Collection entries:

┄┄┄┄┄┄

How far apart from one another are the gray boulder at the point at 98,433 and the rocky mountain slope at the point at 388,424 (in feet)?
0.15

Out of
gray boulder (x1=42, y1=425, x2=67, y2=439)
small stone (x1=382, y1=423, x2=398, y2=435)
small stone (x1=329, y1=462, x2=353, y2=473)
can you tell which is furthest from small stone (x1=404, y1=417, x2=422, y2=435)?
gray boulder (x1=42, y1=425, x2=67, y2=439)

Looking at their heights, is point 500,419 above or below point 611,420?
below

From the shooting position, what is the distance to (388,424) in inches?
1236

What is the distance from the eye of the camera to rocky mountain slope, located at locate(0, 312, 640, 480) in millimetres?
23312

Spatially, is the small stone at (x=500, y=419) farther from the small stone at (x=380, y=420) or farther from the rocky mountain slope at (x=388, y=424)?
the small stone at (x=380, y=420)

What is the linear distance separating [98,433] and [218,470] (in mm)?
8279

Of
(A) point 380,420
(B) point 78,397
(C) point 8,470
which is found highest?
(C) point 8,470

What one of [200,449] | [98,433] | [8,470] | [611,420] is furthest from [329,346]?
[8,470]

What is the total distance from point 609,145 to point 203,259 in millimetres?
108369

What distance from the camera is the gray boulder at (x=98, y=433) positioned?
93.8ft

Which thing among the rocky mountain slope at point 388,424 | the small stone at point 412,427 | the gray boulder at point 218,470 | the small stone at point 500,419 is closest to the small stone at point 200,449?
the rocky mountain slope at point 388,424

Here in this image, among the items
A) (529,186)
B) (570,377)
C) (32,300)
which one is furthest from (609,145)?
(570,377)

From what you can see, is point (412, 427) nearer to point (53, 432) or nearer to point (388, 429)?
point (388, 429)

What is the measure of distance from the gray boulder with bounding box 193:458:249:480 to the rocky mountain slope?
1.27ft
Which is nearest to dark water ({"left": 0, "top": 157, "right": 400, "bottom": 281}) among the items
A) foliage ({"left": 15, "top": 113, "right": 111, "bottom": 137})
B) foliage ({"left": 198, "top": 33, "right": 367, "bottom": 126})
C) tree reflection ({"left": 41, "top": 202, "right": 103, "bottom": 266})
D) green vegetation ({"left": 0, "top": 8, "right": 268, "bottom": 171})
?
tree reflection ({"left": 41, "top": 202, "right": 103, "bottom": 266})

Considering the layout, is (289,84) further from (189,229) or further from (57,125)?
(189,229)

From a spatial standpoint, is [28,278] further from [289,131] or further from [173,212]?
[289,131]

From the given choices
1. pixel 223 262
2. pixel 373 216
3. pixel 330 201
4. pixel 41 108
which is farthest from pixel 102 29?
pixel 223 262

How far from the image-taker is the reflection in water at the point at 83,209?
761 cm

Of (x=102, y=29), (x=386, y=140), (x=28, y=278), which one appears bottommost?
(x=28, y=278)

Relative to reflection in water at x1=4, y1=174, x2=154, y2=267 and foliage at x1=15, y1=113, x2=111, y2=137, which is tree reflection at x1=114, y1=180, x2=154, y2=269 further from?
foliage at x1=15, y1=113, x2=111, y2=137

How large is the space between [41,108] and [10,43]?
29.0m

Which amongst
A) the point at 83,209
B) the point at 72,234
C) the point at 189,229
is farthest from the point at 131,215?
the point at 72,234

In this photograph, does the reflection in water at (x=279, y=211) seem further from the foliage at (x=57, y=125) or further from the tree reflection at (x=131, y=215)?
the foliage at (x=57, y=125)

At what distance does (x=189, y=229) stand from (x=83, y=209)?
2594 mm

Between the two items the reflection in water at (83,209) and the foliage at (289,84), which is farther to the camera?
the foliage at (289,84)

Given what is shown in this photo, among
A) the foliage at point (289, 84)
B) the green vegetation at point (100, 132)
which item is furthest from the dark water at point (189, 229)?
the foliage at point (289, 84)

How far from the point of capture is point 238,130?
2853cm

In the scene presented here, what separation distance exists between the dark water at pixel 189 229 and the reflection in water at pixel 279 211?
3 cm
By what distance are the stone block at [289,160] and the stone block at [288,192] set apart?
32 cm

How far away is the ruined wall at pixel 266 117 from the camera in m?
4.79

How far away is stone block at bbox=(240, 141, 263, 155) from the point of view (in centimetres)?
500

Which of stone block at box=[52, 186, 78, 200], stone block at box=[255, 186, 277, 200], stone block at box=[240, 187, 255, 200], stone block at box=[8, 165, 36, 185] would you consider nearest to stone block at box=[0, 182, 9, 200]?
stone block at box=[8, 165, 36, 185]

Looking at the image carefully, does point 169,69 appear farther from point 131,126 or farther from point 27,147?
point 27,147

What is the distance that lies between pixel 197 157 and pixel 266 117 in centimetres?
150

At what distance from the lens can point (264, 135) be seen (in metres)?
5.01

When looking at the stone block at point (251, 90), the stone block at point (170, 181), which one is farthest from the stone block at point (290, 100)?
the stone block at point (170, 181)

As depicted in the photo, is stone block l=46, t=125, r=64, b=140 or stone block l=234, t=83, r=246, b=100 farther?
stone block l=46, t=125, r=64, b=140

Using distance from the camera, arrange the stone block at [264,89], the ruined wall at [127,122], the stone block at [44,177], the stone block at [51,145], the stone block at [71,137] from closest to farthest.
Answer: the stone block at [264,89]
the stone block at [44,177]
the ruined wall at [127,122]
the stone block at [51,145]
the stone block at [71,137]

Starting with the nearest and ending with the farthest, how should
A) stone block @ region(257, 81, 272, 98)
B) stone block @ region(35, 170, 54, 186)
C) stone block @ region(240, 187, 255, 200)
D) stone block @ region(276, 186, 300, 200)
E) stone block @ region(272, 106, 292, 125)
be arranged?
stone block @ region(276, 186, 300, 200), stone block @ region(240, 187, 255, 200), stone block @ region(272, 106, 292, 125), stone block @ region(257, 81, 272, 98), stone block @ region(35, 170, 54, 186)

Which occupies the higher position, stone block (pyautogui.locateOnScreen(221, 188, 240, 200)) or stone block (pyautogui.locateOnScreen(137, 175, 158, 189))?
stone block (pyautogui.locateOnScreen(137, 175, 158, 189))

┄┄┄┄┄┄

▸ **Requirements**: In the entries above, take the line containing "Using distance from" and each later line through the last, and repeat them exactly. Output nothing else.

▸ **Solution**:
Using distance from the camera, arrange the stone block at [264,89], the ruined wall at [127,122], the stone block at [44,177], the stone block at [51,145], the stone block at [71,137] from closest to farthest.
Answer: the stone block at [264,89]
the stone block at [44,177]
the ruined wall at [127,122]
the stone block at [51,145]
the stone block at [71,137]

Starting with the nearest and ending with the farthest, how should
A) stone block @ region(257, 81, 272, 98)
B) stone block @ region(35, 170, 54, 186)
C) stone block @ region(240, 187, 255, 200)
D) stone block @ region(276, 186, 300, 200)
E) stone block @ region(272, 106, 292, 125)
be arranged?
stone block @ region(276, 186, 300, 200), stone block @ region(240, 187, 255, 200), stone block @ region(272, 106, 292, 125), stone block @ region(257, 81, 272, 98), stone block @ region(35, 170, 54, 186)

Which occupies the higher position, stone block (pyautogui.locateOnScreen(221, 188, 240, 200)) or stone block (pyautogui.locateOnScreen(137, 175, 158, 189))?
stone block (pyautogui.locateOnScreen(137, 175, 158, 189))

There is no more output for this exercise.